Morgan Stanley: "Prolonged high interest rates will create a sustained drag, not only offsetting fiscal stimulus but also pushing economic growth consistently below potential starting from Q3 2024. We still believe the Fed will achieve a soft landing, but slowing economic growth will keep recession concerns alive. We forecast U.S. GDP growth will slow to 1.6% in 2024 from 2.5% in Q4 2023 (with a year-over-year growth rate of 2.4%)."
Wells Fargo: "Some cracks have begun to appear in the economy, and these pressures may intensify in the coming months as monetary tightening continues. Our baseline forecast is that the U.S. real GDP will see a moderate contraction starting from mid-2024."
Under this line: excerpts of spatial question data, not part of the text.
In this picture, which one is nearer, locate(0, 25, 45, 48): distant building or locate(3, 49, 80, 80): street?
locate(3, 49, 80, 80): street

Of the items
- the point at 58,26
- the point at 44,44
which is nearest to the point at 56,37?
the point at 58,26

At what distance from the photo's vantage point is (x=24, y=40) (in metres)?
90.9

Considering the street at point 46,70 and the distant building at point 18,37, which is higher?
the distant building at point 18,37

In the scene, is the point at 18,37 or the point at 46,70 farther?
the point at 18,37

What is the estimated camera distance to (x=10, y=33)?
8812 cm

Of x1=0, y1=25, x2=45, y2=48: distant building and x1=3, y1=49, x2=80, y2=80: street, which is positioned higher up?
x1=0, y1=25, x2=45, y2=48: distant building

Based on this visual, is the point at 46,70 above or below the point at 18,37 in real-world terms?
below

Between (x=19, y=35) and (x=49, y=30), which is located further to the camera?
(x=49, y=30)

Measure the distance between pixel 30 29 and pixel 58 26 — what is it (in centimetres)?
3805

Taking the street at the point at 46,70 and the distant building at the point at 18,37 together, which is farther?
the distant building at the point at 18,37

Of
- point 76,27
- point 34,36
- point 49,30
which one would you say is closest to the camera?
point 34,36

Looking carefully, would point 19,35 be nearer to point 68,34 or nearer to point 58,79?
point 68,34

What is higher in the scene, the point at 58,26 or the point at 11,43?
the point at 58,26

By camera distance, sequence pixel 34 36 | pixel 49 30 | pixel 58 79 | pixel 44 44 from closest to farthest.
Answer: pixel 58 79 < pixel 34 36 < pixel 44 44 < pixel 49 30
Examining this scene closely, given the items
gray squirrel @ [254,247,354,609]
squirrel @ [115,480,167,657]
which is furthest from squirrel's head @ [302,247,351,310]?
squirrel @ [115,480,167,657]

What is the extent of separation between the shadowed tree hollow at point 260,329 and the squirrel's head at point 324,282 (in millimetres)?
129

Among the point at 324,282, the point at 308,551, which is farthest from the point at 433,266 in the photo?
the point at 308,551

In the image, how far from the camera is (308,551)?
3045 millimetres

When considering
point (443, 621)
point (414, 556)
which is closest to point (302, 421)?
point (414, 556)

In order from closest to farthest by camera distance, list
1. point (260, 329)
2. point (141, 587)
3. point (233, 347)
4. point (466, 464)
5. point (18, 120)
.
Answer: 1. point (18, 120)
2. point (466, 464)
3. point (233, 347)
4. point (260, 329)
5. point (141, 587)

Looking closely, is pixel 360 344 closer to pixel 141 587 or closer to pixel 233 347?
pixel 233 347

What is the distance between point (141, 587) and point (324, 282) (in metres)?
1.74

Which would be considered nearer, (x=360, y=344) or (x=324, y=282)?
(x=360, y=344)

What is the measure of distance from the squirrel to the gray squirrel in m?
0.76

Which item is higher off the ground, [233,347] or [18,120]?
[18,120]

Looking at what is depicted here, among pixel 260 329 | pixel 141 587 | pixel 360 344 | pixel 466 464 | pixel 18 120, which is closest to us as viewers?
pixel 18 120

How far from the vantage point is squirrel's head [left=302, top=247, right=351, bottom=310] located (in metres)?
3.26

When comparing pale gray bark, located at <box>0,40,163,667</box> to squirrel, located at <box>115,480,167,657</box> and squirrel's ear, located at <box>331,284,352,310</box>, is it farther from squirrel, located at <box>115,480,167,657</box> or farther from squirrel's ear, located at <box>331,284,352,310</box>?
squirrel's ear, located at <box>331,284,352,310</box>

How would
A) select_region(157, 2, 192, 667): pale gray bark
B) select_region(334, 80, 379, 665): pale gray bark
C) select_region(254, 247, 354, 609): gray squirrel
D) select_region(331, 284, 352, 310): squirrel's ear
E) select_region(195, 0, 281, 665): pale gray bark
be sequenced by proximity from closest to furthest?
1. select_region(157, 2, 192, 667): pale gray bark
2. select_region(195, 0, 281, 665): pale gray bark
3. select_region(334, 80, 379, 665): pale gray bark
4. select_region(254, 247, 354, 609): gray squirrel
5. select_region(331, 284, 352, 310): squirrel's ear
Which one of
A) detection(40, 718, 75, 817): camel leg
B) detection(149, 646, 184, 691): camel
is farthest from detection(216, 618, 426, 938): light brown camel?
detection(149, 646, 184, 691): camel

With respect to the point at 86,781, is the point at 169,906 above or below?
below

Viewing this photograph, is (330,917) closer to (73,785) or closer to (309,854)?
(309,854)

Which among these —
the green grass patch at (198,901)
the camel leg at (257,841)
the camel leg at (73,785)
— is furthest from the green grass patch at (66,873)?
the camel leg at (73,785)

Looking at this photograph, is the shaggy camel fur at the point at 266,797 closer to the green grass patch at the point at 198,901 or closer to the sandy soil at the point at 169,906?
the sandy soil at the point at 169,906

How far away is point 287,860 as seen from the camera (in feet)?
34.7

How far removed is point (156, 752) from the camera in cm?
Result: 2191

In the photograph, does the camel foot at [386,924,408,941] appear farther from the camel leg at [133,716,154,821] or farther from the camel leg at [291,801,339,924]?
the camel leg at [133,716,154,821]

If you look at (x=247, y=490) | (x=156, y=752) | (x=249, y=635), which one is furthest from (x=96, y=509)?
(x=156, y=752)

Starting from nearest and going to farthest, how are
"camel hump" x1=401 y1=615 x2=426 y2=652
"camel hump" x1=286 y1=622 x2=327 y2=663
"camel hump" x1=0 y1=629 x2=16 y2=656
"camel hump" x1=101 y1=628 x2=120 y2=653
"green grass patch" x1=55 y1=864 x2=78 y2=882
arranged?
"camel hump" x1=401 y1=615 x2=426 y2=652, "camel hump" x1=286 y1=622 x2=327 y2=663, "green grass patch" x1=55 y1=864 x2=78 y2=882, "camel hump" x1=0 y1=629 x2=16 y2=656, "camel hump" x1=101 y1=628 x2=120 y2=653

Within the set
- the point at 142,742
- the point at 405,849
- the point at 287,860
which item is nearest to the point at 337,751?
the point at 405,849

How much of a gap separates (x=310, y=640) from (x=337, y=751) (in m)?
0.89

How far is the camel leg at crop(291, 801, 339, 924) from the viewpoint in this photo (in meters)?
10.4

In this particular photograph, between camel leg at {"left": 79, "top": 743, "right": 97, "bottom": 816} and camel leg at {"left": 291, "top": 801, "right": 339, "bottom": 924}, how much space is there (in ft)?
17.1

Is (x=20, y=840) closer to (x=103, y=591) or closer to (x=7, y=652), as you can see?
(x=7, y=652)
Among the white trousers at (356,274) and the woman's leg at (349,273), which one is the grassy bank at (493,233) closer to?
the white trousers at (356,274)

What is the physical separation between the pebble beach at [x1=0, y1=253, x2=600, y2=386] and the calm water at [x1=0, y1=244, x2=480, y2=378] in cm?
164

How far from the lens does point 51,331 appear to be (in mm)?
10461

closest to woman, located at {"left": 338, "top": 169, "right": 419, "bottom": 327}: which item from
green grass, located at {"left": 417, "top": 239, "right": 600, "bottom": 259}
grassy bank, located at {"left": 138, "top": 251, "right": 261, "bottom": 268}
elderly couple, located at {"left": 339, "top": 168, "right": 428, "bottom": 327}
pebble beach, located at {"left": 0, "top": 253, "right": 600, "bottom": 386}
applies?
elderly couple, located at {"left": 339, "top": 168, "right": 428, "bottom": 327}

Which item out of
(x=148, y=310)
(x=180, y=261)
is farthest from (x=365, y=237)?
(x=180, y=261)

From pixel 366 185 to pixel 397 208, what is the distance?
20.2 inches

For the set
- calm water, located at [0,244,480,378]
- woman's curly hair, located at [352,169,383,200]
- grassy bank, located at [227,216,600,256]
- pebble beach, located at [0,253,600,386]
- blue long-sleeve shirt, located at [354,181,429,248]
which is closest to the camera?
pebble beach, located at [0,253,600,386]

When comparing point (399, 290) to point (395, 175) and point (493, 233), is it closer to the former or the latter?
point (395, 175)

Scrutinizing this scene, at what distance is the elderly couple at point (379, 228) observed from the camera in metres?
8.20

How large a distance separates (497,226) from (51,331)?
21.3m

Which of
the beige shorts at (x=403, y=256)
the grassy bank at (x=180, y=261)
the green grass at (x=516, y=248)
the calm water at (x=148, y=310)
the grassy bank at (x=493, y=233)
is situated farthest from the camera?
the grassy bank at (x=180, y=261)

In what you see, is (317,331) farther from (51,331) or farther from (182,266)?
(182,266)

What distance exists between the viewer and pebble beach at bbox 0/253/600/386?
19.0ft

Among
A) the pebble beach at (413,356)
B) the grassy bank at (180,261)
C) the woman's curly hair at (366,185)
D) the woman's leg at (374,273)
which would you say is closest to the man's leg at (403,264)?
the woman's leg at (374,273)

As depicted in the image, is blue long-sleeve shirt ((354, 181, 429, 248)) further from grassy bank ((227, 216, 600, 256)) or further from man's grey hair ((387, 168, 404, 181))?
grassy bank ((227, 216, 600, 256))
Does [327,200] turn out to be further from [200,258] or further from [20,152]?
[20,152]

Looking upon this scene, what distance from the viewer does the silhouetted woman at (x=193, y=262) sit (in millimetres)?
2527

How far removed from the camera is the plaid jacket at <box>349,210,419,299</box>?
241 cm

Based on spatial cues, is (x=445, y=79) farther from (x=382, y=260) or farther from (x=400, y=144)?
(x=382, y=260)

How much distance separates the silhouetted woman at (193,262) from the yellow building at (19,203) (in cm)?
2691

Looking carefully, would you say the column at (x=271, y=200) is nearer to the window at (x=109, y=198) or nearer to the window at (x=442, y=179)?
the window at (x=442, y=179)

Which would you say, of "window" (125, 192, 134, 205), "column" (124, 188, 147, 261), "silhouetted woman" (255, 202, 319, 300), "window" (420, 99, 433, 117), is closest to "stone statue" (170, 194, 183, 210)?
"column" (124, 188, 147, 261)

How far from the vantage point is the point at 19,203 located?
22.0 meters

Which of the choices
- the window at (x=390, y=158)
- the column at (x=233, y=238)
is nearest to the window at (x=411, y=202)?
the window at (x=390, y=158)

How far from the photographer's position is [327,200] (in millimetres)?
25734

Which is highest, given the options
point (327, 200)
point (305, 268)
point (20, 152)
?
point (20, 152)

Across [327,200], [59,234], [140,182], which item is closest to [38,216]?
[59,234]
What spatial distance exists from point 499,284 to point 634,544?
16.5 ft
Goldman Sachs: "The hardest part of fighting inflation is behind us, and core inflation should fall back to 2.2% to 2.5% by the end of 2024. With the more daunting issues largely resolved, the conditions are in place for inflation to return to target levels, and the worst impacts of monetary and fiscal tightening have already passed. We now believe the historical average probability of a recession in the next 12 months is only 15%."
Bank of America: "We believe a soft landing for the U.S. economy in 2024 — a period of sustained growth but at a rate below historical trends — is the most likely scenario."